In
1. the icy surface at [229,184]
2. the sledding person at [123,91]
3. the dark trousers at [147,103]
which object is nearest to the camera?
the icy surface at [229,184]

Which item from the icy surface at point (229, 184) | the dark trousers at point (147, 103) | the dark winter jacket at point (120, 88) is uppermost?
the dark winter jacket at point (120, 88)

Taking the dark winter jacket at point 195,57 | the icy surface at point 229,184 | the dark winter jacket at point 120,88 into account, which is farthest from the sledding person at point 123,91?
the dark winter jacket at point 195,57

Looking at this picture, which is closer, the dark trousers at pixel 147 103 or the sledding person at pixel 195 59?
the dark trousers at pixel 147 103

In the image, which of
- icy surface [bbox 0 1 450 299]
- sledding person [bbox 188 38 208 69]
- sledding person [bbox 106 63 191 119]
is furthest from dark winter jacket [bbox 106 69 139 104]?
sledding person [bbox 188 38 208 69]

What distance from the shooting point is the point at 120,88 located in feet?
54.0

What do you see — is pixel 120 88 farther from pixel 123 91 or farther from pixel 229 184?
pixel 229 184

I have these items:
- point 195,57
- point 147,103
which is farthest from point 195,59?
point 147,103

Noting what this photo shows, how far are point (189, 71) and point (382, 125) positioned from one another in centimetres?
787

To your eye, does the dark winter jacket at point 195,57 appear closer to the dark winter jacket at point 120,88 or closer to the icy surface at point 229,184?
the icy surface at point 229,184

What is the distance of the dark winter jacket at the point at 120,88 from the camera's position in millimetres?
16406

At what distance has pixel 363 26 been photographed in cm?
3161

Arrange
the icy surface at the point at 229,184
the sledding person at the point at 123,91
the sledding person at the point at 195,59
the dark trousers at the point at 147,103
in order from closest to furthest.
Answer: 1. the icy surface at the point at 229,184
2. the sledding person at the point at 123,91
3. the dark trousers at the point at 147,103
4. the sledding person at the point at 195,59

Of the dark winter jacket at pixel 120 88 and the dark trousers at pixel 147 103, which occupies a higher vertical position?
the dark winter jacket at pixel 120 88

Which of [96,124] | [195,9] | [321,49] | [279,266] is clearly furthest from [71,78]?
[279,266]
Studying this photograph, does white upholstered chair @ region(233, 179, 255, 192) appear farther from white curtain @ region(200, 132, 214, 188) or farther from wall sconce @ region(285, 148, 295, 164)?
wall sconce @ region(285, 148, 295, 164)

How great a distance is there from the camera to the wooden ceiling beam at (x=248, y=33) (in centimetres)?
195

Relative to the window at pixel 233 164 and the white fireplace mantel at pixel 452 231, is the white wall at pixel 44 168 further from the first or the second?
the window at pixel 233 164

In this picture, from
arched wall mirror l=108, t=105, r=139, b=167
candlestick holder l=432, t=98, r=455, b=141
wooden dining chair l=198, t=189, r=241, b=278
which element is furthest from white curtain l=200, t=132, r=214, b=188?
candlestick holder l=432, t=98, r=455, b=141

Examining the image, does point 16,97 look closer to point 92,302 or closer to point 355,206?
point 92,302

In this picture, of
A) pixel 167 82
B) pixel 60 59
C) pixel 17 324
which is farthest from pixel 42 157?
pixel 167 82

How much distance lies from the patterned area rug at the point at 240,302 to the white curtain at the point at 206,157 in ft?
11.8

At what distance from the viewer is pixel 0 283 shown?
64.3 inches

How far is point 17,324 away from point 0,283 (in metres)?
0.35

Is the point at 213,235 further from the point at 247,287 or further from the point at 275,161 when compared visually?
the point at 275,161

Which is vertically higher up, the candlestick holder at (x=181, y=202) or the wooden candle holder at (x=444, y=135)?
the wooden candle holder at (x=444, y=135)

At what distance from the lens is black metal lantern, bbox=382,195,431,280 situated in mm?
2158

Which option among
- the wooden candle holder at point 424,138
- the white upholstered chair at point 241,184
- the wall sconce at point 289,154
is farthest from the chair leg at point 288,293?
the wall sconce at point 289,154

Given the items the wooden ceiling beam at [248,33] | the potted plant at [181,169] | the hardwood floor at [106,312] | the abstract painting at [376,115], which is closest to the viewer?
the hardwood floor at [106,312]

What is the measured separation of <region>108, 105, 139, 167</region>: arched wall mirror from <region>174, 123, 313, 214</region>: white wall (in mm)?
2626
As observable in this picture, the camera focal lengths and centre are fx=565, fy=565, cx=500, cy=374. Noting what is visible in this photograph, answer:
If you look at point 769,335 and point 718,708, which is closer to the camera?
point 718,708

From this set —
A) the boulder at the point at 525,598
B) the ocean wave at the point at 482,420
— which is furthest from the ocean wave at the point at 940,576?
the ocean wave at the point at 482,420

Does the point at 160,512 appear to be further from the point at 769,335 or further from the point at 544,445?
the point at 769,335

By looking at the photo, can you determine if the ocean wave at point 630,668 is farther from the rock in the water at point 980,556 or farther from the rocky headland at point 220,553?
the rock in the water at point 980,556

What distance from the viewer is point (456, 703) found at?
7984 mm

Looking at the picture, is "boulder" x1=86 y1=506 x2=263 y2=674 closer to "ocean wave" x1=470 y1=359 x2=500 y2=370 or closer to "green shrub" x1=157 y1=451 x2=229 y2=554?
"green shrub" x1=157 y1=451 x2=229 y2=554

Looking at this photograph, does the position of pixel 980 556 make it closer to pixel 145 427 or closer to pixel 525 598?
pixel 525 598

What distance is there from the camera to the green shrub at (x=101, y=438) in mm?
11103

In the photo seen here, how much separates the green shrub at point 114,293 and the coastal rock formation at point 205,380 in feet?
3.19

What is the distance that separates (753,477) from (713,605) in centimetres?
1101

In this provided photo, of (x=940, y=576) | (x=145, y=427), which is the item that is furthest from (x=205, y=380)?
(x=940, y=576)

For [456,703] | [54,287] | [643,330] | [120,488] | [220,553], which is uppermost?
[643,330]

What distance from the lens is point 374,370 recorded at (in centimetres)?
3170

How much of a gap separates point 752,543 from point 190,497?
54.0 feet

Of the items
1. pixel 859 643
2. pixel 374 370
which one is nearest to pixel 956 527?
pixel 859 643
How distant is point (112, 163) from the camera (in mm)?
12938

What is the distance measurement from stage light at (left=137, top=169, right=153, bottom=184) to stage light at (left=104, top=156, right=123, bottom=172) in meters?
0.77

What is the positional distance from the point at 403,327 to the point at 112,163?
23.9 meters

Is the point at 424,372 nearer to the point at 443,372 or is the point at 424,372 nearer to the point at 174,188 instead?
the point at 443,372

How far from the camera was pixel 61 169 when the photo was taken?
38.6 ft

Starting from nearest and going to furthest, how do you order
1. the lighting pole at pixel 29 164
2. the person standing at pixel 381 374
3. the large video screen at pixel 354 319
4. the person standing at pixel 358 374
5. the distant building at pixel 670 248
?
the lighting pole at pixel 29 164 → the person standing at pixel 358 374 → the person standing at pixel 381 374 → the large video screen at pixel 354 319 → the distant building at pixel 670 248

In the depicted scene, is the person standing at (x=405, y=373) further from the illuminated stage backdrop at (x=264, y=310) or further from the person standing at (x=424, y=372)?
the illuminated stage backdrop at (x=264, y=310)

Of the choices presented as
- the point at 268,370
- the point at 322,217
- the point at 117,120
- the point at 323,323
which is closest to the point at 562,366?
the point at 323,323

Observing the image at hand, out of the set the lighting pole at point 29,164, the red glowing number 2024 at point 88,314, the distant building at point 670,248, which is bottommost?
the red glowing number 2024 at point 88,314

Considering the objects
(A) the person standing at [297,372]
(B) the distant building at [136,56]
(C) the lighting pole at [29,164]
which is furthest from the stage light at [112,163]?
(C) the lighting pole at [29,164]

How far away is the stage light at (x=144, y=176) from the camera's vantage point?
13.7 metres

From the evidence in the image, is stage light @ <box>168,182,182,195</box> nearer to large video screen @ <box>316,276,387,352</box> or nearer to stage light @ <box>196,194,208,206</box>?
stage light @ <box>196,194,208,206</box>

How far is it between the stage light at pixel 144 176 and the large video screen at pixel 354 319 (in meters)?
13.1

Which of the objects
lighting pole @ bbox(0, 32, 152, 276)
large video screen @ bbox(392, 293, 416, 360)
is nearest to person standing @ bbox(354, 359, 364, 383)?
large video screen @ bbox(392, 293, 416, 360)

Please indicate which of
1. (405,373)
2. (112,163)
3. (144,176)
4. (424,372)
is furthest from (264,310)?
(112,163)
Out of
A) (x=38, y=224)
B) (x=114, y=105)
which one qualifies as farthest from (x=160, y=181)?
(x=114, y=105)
----
Aim - Please rewrite only the part of the listing that opens with the line containing "What distance from the shooting" and closes with the line containing "4. the sledding person at the point at 195,59", substituting "dark parka" for "dark winter jacket" and keeping everything else unchanged.

Exercise result -
What distance from the shooting point is the point at 120,88 located in feet?
54.0

What do you see — is pixel 120 88 farther from pixel 123 91 or farther from pixel 229 184?
pixel 229 184

I have these items:
- point 195,57
- point 147,103
which is farthest from point 195,59?
point 147,103

Noting what this photo shows, how far are point (189, 71) and point (382, 125) positioned from one another in centimetres?
787

To your eye, does the dark parka at point 195,57 appear closer to the dark parka at point 120,88 or closer to the icy surface at point 229,184?
the icy surface at point 229,184

What is the distance of the dark parka at the point at 120,88 from the camera's position in millimetres?
16406

At what distance has pixel 363 26 been photographed in cm?
3161

Arrange
the icy surface at the point at 229,184
the sledding person at the point at 123,91
the sledding person at the point at 195,59
the dark trousers at the point at 147,103
in order from closest to furthest.
Answer: 1. the icy surface at the point at 229,184
2. the sledding person at the point at 123,91
3. the dark trousers at the point at 147,103
4. the sledding person at the point at 195,59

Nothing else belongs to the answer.